Fiona Templeton, You: The City
Everyday urban life considered as an art form has been a Modernist trope since Baudelaire first defined its tenets. Paris Spleen, the poet’s collection of odes to the romance of urban spectacle, crystallizes around a meditation on the city street, to Baudelaire the primary setting for the playing out of modern life’s rituals. Over 100 years later, performance artist Fiona Templeton and company sent theatergoers streetwalking down avenues that would have been paradise to the proto slummer Baudelaire: the seedy area of midtown Manhattan just west of Times Square. But YOU: The City cruised for meanings in ways that the poet, ever alert for voyeuristic correspondences, wouldn’t have recognized as art. Here, the spectator was put into the performer’s seat; the event unfolded in a two-hour series of 14 scripted one-on-one episodes, as the spectator was led to various encounters with performers that took place in a dozen locations, from a street to an apartment, from an office to a playground. But unlike such promenade performances as recent off-Broadway plays Tamara, Tony ’n’ Tina’s Wedding, and Road, with their vicarious yet still distanced thrills, YOU: The City was truly interactive. The piece’s subject was neither New York City nor the behavior of its inhabitants, but the continuous exchange that goes on between the individual psyche and the collective consciousness of the city. Its poetry arose from a dialectic between the elliptical dialogue and real locales, not from any gloss that could be put on bounded scenes or identifiable characters; that is to say, the performance was what you were able to make it, not what you were able to make of it.
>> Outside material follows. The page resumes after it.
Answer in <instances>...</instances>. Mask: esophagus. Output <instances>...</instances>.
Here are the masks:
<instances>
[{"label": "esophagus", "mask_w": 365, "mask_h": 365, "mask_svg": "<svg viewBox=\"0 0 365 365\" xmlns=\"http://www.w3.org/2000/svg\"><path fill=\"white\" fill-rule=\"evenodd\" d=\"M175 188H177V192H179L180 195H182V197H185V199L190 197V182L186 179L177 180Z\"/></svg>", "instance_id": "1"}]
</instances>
In actual performance, this conceptual schema produced moments that were at first annoyingly cryptic—until it dawned on you that, given the piece’s conceit, nothing would be explicit. What YOU: The City presented was the essence of stock social situations—a job interview, a street harangue, an encounter in a peep show-like booth—in which the contextual details—names, reasons for meeting, point of conversation—were omitted. The performers’ continuous dialogue, mostly non sequiturs, served up a nonstop verbal barrage that, in theory, allowed for responses but in practice usually left the viewer/participant silently groping for appropriate remarks and behavior. The total effect of the piece seemed to be the feelings conjured up by particular moments: the embarrassment generated by the flamboyantly dressed woman who acted familiar and who drew stares from passersby on the street; the implied sexuality of a 42nd Street private-booth encounter; the weirdness of a rotating dialogue with another performer/audience-member pair; the relief and awkwardness at unexpectedly meeting a performer whom one knew socially.
YOU: The City could have gone further with its scenes, but that would have violated the performance’s intriguing premise: to stir up an awareness within the urban psyche, not to provoke experience into definition.